▶ **Document text**:
==================================================
= Judith Ingolfsson =

Icelandic musician

Judith Ingolfsson (born 13 May 1973 in Reykjavík, Iceland) is an internationally known violinist. She plays a violin made by Lorenzo Guadagnini in 1750.

== Early life ==
She began to play violin at age three, and debuted as a soloist in Germany already at age eight. She studied with Jascha Brodsky at the Curtis Institute of Music. She then studied at the Cleveland Institute of Music under David Cerone and Donald Weilerstein.

== Career ==
Judith Ingolfsson won first prize at the 1998 International Violin Competition of Indianapolis. She was also a prize winner at the 1998 Concert Artists Guild Competition and the 1997 International Violin Competition "Premio Paganini". In 1999 she was honored by National Public Radio as Debut Artist of the Year, and in 2001 received the Chamber Music America/WQXR Record Award for her debut CD with works by Bloch, Rorem, Bach, and Wieniawski.

In 2008 Judith became Professor of Violin at the Staatliche Hochschule für Musik und Darstellende Kunst Stuttgart . Since 2019, she has served as Professor of Violin at the Peabody Institute of the Johns Hopkins University.

Judith has performed with renowned orchestras across the globe, including the Philadelphia Orchestra, Indianapolis Symphony Orchestra, Saint Louis Symphony Orchestra, Washington's National Symphony Orchestra, Iceland Symphony Orchestra, Bohemian Chamber Philharmonic Orchestra, Royal Chamber Orchestra of Tokyo, and Budapest Philharmonic Orchestra. Her repertoire spans a wide range of musical styles and periods, showcasing her versatility as an artist.

In addition to her orchestral engagements, Judith has given recitals at prestigious venues worldwide, including the National Gallery of Art in Washington, D.C., Carnegie Hall, Wolf Trap, La Jolla Chamber Music Society, Reykjavík Arts Festival, and Tokyo Metropolitan Art Center. She is also an active chamber musician, collaborating with various ensembles such as the Avalon and Miami String Quartets, the Broyhill Chamber Ensemble, and the Chamber Music Society of Lincoln Center.
==================================================
▶ **Material shown**:

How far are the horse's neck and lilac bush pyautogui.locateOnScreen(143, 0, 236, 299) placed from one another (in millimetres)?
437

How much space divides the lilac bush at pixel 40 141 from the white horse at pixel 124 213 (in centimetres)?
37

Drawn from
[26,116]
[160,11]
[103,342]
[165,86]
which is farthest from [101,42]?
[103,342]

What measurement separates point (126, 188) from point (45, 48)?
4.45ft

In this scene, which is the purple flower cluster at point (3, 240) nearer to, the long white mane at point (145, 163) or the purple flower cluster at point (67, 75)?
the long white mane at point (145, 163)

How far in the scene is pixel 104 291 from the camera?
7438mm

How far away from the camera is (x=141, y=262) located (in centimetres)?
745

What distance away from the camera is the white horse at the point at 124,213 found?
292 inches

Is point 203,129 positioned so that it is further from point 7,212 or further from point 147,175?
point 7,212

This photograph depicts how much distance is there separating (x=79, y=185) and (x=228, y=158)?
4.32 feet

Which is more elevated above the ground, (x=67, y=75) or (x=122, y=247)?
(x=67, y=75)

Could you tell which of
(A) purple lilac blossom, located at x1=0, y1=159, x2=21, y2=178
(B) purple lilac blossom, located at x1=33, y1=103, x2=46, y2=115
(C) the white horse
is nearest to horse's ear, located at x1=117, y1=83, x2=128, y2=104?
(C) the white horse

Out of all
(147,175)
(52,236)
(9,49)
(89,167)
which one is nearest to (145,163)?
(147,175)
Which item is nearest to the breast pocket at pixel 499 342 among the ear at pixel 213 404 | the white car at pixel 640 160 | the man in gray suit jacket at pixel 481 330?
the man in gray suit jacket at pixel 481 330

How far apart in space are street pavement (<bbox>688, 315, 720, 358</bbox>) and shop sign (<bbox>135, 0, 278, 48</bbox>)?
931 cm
==================================================
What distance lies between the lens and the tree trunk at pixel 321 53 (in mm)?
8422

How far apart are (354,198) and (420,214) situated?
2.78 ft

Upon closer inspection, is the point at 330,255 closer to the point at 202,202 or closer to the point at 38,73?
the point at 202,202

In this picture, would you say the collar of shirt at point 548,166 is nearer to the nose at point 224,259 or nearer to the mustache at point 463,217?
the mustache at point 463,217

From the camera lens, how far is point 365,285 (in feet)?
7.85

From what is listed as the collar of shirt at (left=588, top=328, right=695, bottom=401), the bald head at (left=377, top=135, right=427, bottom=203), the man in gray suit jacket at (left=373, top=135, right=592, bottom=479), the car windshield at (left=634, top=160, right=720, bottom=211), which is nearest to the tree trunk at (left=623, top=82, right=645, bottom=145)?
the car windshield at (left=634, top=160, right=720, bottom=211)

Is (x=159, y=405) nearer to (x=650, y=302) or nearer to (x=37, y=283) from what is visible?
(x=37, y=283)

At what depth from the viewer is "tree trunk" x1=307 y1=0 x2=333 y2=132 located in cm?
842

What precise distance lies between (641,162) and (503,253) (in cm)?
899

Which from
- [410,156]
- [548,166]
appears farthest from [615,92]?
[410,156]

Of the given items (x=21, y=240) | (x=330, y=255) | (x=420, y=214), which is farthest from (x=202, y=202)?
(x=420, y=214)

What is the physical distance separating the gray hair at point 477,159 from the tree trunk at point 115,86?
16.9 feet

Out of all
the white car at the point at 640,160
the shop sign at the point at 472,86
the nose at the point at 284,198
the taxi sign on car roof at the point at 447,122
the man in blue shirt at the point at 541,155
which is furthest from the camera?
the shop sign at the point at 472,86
==================================================
▶ **Task 1**:
Please decide whether each statement agrees with the Judith Ingolfsson article, answering yes or no and quoting the words of the article that settle it: (a) She started playing the violin at age three. (b) She became Professor of Violin at the Peabody Institute in 2008. (c) Her violin was made by Lorenzo Guadagnini in 1750.
▶ **Task 2**:
Report every line of the records that contains the string "mane", with case counting.
The Judith Ingolfsson article and the records are unrelated material.

▶ **Task result 1**:
(a) Yes: "She began to play violin at age three"
(b) No: "In 2008 Judith became Professor of Violin at the Staatliche Hochschule für Musik und Darstellende Kunst Stuttgart" and "Since 2019, she has served as Professor of Violin at the Peabody Institute of the Johns Hopkins University."
(c) Yes: "She plays a violin made by Lorenzo Guadagnini in 1750."

▶ **Task result 2**:
In this scene, which is the purple flower cluster at point (3, 240) nearer to, the long white mane at point (145, 163) or the purple flower cluster at point (67, 75)?
the long white mane at point (145, 163)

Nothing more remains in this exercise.